PROMPT: Below are lines of data, and only some are wanted. Please repeat exactly those from the line that has "phylum: Chordata" through the line that has "common name: domestic cow".

LISTED RECORDS:
○ ○ ○ ○ ○
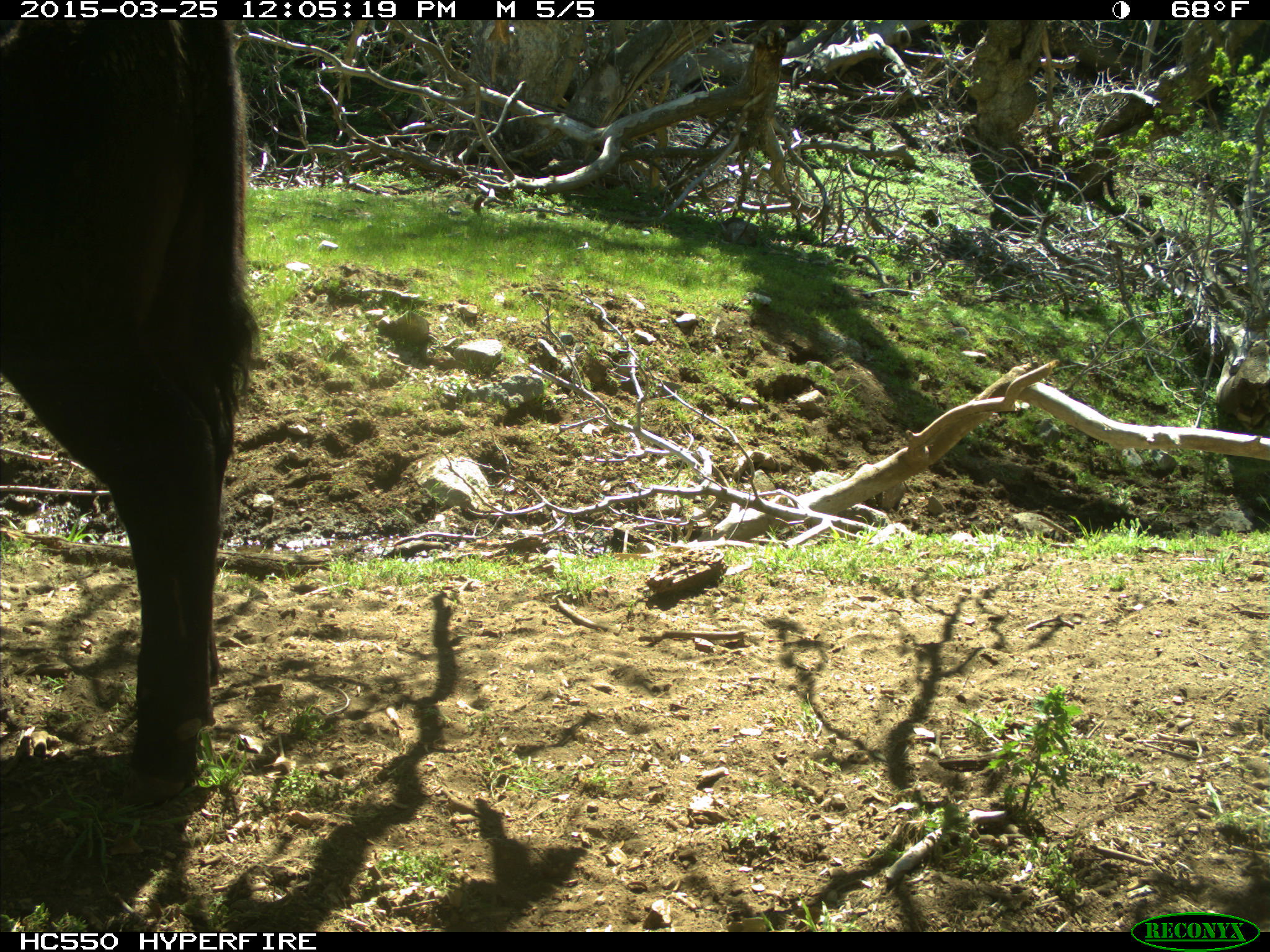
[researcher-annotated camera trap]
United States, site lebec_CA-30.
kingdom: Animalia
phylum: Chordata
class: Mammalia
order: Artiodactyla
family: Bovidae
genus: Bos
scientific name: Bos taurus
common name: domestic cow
○ ○ ○ ○ ○
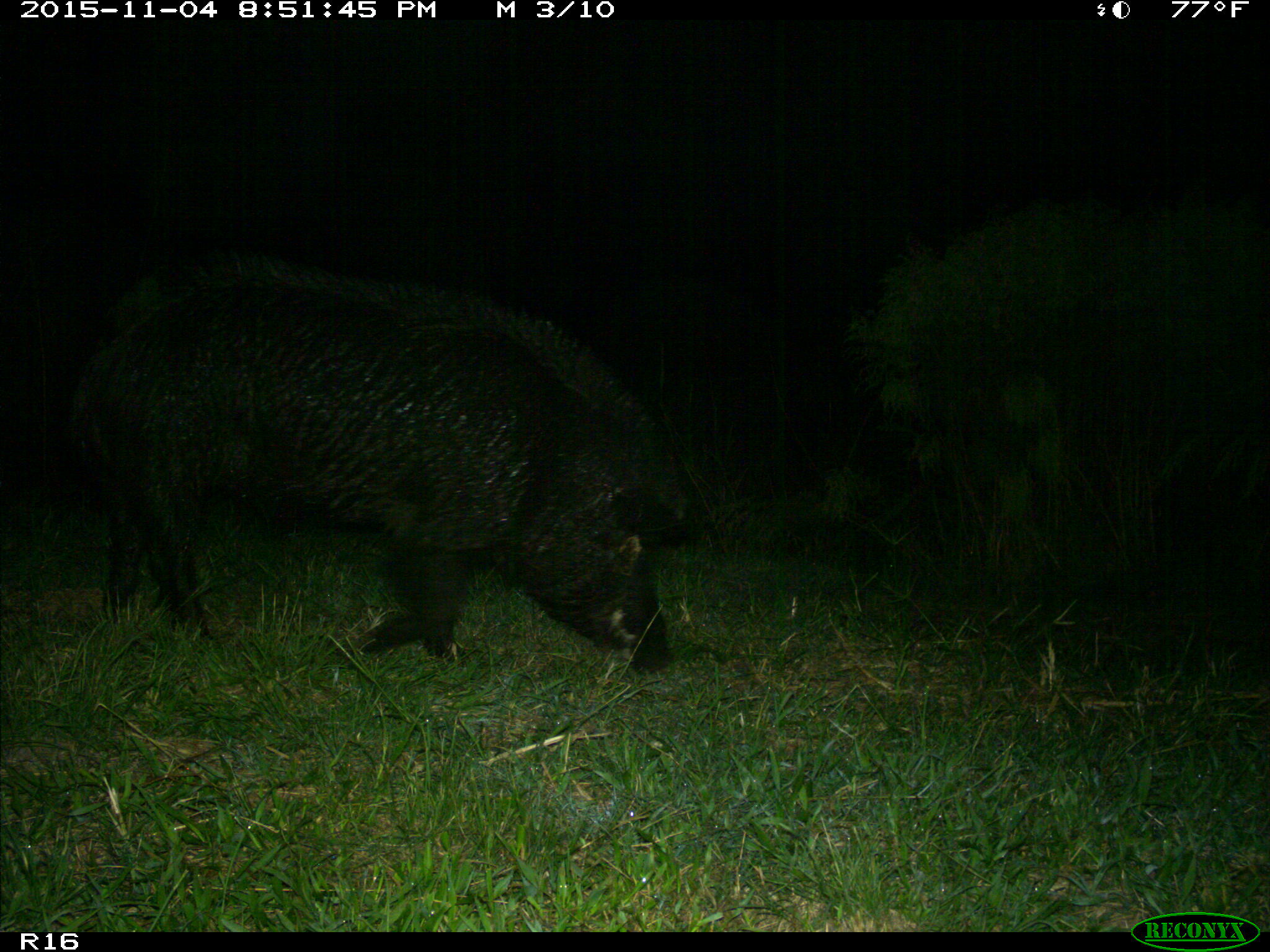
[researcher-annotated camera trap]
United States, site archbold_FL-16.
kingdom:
○ ○ ○ ○ ○
ANSWER BOX:
phylum: Chordata
class: Mammalia
order: Artiodactyla
family: Bovidae
genus: Bos
scientific name: Bos taurus
common name: domestic cow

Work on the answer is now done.